O ex-presidente Luiz Inácio Lula da Silva revela preocupação com a ausência de liderança hoje no mundo. "(Barack) Obama (presidente dos EUA) pensa nos americanos, (Angela) Merkel (chanceler alemã) nos alemães, cada um no seu mandato. O mundo não está pensando de forma globalizada", advertiu o petista, em entrevista exclusiva, concedida nesta semana, à documentarista portuguesa Graça Castanheira e reproduzida nesta quinta-feira (24) no site do jornal português O Público.
Na entrevista, o ex-presidente diz que tem muito a agradecer a Deus por ter vivido oito anos de um mandato de muita intensidade. "Fizemos coisas extraordinárias, mais de 20 milhões saíram da miséria e 40 milhões passaram à classe média." E argumentou que a presidente Dilma Rousseff, sua sucessora e afilhada política, tem condições de fazer muito mais e melhor. E que se sente gratificado em ter feito uma sucessora mulher, que tem tantos ou mais compromissos do que ele e pode "dar oito anos mais ao Brasil".
Na avaliação do ex-presidente, como a esquerda está fragilizada no mundo, há um ganho em ter mais mulheres na política. E citou que Dilma está fazendo diferença no comando do país. "Governar o país é agir como se fosse uma mãe, e a mãe é o ser mais justo, tem muito mais sensibilidade política, uma leveza na compreensão das coisas e consegue enxergar coisas que o homem não consegue". Mesmo assim, revela que aconselhou Dilma a "cuidar dos pobres" e a estabelecer prioridades.
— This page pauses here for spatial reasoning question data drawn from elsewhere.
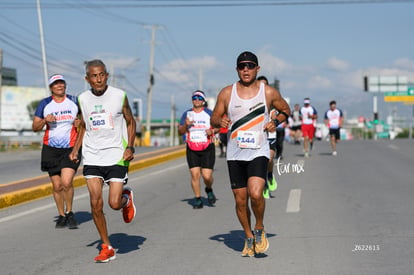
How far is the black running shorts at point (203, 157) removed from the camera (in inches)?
437

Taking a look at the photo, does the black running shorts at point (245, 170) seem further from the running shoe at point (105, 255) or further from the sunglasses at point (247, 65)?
the running shoe at point (105, 255)

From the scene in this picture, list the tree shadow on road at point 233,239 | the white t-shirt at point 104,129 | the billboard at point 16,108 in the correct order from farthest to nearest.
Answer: the billboard at point 16,108
the tree shadow on road at point 233,239
the white t-shirt at point 104,129

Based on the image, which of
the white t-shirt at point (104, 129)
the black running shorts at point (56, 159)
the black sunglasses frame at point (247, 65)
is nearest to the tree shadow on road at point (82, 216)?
the black running shorts at point (56, 159)

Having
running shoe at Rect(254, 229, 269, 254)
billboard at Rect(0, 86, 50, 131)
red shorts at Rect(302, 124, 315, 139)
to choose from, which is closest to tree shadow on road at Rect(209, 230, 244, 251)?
running shoe at Rect(254, 229, 269, 254)

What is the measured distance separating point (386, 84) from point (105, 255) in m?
88.0

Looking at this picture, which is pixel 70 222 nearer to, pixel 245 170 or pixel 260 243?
pixel 245 170

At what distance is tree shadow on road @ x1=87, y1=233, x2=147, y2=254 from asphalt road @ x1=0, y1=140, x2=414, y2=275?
0.01 m

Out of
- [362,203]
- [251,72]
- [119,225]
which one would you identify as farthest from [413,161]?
[251,72]

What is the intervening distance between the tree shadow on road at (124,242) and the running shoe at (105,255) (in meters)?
0.42

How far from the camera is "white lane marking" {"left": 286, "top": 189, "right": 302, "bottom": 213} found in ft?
33.2

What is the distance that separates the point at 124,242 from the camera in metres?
7.81

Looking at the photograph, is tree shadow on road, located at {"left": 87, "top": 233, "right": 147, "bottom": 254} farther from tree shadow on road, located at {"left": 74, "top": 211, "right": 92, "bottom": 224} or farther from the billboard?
the billboard

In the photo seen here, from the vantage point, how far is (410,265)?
241 inches

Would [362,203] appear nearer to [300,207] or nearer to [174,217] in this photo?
[300,207]
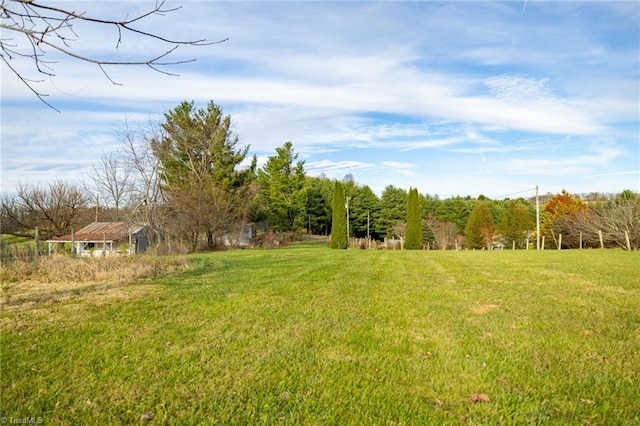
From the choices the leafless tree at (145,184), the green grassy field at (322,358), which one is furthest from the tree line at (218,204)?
the green grassy field at (322,358)

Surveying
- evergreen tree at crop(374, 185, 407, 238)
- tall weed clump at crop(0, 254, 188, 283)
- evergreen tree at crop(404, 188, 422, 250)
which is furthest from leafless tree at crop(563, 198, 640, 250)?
tall weed clump at crop(0, 254, 188, 283)

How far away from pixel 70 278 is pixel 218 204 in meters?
17.5

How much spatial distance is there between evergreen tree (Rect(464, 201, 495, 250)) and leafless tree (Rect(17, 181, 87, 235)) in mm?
37921

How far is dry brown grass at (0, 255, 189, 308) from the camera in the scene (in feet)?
21.5

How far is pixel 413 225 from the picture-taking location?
29.2 metres

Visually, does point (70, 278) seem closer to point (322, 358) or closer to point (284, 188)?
point (322, 358)

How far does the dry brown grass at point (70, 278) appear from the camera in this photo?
6547 millimetres

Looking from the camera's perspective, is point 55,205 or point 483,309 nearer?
point 483,309

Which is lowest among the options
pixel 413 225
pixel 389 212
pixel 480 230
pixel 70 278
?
pixel 70 278

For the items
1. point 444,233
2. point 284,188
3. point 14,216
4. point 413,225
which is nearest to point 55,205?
point 14,216

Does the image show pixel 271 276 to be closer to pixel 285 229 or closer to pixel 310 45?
pixel 310 45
Segundo Lula, "o pobre do povo grego" está pagando para bancos franceses e alemães e que a Europa não pode destruir a União Europeia. O ex-presidente destacou o fato de os países europeus terem ficado muito na dependência da Alemanha, que teve importância nessa unificação, "mas também foi a grande ganhadora desse mercado porque 70% de suas exportações são para a Europa". Na sua avaliação, a crise da Grécia poderia ter sido resolvida há um ano "com poucos bilhões". E frisou: "Eu gosto de fazer política. Temos de trabalhar para interferir na política mundial."
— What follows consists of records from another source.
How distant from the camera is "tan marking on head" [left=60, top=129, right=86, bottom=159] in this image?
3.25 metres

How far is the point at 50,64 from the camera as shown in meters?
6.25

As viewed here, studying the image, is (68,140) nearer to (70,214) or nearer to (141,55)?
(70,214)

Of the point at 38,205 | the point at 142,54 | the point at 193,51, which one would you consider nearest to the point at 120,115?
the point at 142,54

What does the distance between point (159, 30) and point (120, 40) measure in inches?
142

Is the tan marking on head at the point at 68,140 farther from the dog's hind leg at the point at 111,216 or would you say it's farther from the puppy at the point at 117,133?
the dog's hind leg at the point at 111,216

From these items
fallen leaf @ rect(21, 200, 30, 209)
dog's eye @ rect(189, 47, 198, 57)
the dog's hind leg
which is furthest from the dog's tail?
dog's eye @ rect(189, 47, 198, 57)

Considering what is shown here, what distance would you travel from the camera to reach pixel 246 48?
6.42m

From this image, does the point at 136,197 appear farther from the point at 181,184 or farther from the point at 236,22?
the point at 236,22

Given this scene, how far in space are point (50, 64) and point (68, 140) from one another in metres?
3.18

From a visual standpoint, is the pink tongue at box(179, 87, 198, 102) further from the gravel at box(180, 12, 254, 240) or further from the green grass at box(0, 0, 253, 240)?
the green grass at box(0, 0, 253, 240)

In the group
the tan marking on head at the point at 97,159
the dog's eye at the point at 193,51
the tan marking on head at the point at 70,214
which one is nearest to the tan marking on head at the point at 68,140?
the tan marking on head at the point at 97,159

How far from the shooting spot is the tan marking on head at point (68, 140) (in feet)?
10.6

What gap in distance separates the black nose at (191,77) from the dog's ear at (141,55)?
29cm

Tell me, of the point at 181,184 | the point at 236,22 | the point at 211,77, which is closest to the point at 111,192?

Apesar de estar se recuperando do tratamento de combate a um câncer na laringe, Lula diz que não consegue descansar mais do que três dias seguidos: "Faz parte da minha genética, sempre fui habituado a trabalhar." E falou do seu compromisso moral com o continente africano. "Não é possível que o século XXI não seja o século do continente africano e da América Latina."
Barba
Na entrevista, acompanhada pelo diário português O Público, Lula falou também sobre o tratamento de combate ao câncer, revelando que em 66 anos nunca tinha ido ao hospital, a não ser para operar uma apendicite. E lamentou que sua barba - que já tinha 30 e poucos anos e pela qual tinha muito carinho - não vai mais nascer do jeito que era. "Mas sairei dessa experiência mais compreensivo, mais disposto a dar do que receber."